Text passage |
════════════════════

ST. MORITZ, Switzerland — (AP) — Lindsey Vonn didn't just pop into the hospital one day, get a new titanium knee and then decide on the way out that she wanted to return to downhill ski racing.
It's been a long, calculated process involving several minor and some major knee surgeries, careful vetting of the medical issues involved and then months of on-snow testing in New Zealand, Austria and Colorado to see how her body and new knee would react at age 40.
So now that she’s preparing to step into a World Cup starting gate this weekend for the first time in nearly six years for super-G races in St. Moritz on Saturday and Sunday, she’s getting fed up with how several of her fellow skiing champions are questioning why she would return to the sport’s most dangerous disciplines at such an advanced age.
“I’ve been thinking about getting a replacement for several years. I did a lot of research. I know people think that I’m insane. But I am actually kind of smart. I have done a few operations, so I know a few doctors. I talked to a lot of them,” Vonn said. “I talked to (extreme skier) Chris Davenport, who also had a partial knee replacement and he skis like 150 days a year. … So that gave me a lot of confidence."

════════════════════

Task requirements |
A - Could you update the story on Vonn's return, starting at "It's been a" and stopping after "an advanced age.", with "Chile" in place of "New Zealand"?
B - Can you go on with the article about Lindsey Vonn's comeback, picking up after its last sentence?
This material comes from a separate source.

Collected data entries:

════════════════════

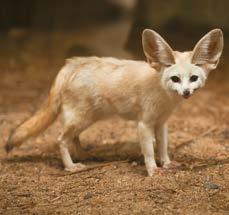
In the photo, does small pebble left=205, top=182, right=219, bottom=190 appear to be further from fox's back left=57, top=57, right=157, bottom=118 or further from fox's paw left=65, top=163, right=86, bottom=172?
fox's paw left=65, top=163, right=86, bottom=172

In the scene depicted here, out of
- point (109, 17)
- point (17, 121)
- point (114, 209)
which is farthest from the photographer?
point (109, 17)

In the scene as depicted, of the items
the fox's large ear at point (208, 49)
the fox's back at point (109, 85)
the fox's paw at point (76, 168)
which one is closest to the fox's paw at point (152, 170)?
the fox's back at point (109, 85)

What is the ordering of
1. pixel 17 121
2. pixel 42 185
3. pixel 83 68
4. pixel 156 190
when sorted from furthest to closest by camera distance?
1. pixel 17 121
2. pixel 83 68
3. pixel 42 185
4. pixel 156 190

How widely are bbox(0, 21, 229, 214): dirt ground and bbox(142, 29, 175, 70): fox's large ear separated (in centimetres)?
85

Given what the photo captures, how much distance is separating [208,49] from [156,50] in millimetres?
375

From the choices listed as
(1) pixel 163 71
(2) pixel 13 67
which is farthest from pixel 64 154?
(2) pixel 13 67

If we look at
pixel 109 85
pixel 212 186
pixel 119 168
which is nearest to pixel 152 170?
pixel 119 168

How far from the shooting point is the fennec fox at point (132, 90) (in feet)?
12.5

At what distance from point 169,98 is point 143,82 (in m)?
0.26

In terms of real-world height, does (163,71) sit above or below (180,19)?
above

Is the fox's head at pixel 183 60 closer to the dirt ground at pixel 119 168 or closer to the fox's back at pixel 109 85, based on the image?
the fox's back at pixel 109 85

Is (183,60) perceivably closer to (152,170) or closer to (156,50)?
(156,50)

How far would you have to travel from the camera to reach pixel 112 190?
3.74 meters

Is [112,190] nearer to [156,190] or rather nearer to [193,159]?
[156,190]
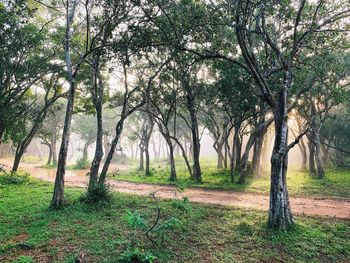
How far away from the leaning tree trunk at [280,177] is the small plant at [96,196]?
789 centimetres

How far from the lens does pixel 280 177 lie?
11102mm

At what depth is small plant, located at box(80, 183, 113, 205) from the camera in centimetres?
1426

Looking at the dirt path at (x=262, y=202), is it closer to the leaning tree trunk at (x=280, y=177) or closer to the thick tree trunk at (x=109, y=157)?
the thick tree trunk at (x=109, y=157)

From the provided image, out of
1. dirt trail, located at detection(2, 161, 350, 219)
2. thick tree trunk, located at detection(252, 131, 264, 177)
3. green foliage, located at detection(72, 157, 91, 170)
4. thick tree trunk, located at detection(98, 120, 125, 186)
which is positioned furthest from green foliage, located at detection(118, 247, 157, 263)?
green foliage, located at detection(72, 157, 91, 170)

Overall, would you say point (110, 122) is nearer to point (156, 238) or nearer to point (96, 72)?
point (96, 72)

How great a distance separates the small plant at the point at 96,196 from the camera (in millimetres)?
14258

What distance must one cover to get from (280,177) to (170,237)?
4.70 m

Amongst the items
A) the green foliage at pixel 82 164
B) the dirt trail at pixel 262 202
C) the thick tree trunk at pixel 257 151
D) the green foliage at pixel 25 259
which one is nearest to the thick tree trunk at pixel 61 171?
the dirt trail at pixel 262 202

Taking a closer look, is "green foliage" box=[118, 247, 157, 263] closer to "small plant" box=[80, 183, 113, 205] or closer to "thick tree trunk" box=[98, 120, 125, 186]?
"small plant" box=[80, 183, 113, 205]

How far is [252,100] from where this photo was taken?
854 inches

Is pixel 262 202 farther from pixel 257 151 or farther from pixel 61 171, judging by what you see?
pixel 61 171

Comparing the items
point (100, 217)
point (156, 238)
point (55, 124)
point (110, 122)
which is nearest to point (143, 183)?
point (100, 217)

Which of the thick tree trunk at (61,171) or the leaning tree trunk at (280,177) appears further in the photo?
the thick tree trunk at (61,171)

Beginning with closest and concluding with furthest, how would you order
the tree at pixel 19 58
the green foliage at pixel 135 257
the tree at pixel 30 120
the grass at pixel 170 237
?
the green foliage at pixel 135 257, the grass at pixel 170 237, the tree at pixel 19 58, the tree at pixel 30 120
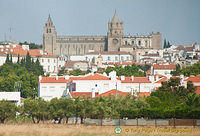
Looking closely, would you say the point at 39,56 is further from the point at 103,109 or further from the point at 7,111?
the point at 103,109

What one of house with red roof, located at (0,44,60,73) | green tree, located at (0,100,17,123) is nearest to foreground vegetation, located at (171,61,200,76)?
house with red roof, located at (0,44,60,73)

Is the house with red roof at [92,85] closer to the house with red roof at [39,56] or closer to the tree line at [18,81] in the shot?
the tree line at [18,81]

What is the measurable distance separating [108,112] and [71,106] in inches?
163

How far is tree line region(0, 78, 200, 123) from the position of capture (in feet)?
202

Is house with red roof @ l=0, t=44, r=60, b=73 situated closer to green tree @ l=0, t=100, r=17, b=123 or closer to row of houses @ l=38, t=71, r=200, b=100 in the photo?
row of houses @ l=38, t=71, r=200, b=100

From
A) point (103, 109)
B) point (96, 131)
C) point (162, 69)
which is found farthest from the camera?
point (162, 69)

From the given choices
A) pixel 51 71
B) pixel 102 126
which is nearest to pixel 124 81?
pixel 102 126

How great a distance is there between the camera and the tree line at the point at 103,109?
61.5 meters

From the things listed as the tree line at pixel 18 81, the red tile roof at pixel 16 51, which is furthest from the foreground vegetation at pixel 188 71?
the red tile roof at pixel 16 51

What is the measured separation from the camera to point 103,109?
64.4 meters

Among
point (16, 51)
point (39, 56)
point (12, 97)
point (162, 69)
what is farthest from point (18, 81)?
point (39, 56)

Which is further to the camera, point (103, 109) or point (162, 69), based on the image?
point (162, 69)

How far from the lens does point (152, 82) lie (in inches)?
4154

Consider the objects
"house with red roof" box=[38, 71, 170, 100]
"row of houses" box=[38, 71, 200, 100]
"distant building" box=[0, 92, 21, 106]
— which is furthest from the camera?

════════════════════

Task answers |
A -
It's been a long, calculated process involving several minor and some major knee surgeries, careful vetting of the medical issues involved and then months of on-snow testing in Chile, Austria and Colorado to see how her body and new knee would react at age 40.
So now that she’s preparing to step into a World Cup starting gate this weekend for the first time in nearly six years for super-G races in St. Moritz on Saturday and Sunday, she’s getting fed up with how several of her fellow skiing champions are questioning why she would return to the sport’s most dangerous disciplines at such an advanced age.

B -
Vonn got most of her medical advice from Tom Hackett, an orthopedic surgeon at The Steadman Clinic in Vail, Colorado, who has operated on her knees and arm and is affiliated with the U.S. Ski Team.
“He’s sort of been my guide. He helped me interview doctors from around the world to make sure that they were in it for the right reasons," Vonn said. “A lot of doctors said they could fix me and make me better. But generally when you say that right off the bat it’s probably not true.”
Hackett helped Vonn find Martin Roche, a South Florida-based orthopedist specializing in complex knee disorders.
Hackett already had performed a “preparation” surgery in July 2023 to try to slow down the need for a replacement while also preparing other parts of Vonn’s knee for an eventual replacement.
Then, in April, Roche performed a robot-assisted replacement, cutting off part of the bone in Vonn's knee and replacing it with two titanium pieces.
“Once you commit to something you got to commit,” Vonn said. “Once they’re cutting you open that is what it is. So I did all the front-end research and now I’m reaping the rewards on the back end.”
But Vonn, who won a record 43 World Cup downhills before retiring in 2019, has not exactly been given a warm welcome back by some well-known retired skiers.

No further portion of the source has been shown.